[Provided information — start]

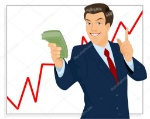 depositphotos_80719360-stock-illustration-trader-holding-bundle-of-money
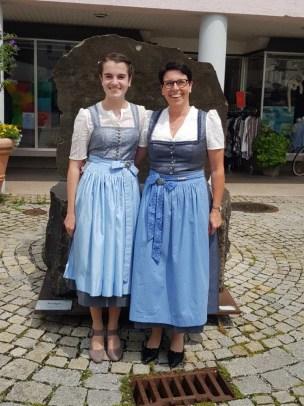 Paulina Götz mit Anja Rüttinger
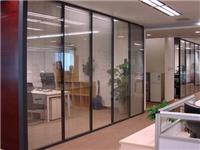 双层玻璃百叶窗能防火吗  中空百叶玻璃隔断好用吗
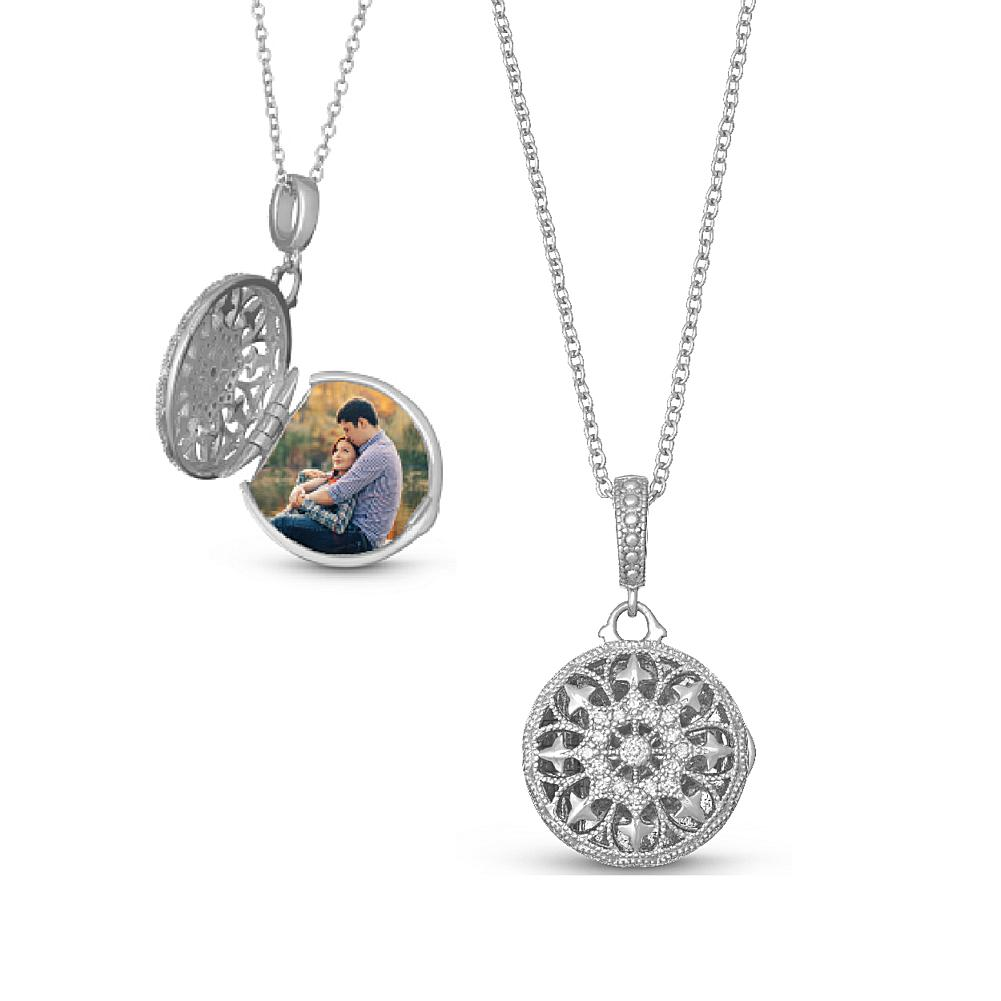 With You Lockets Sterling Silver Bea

[Provided information — finish]
[Provided information — start]

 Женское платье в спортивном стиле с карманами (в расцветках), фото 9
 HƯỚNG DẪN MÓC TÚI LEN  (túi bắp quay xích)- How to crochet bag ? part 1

[Provided information — finish]
[Provided information — start]

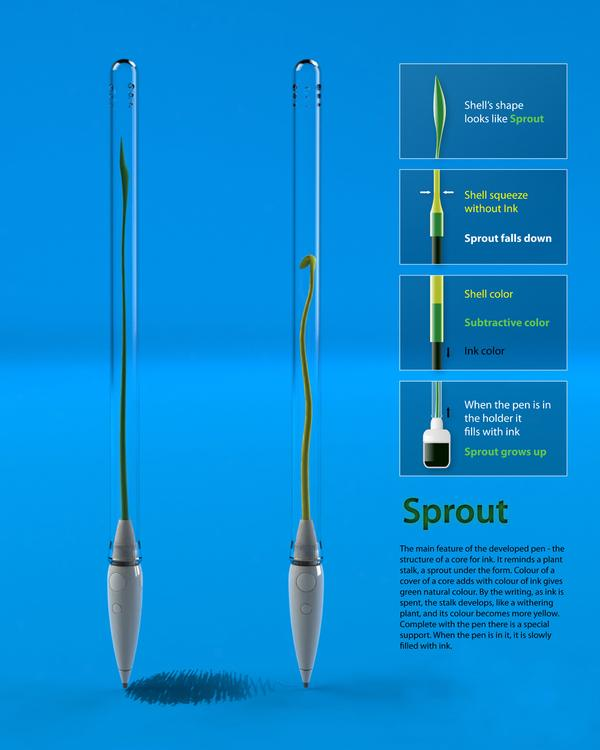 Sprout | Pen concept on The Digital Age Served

[Provided information — finish]

* [What the exercise asks] Within the listing above, print exactly the stretch beginning at the line that contains "Paulina Götz mit Anja Rüttinger" and finishing at the line that contains "With You Lockets Sterling Silver Bea", ends kept, pictures left out, and nothing more.

* [Answer space]
 Paulina Götz mit Anja Rüttinger
 双层玻璃百叶窗能防火吗  中空百叶玻璃隔断好用吗
 With You Lockets Sterling Silver Bea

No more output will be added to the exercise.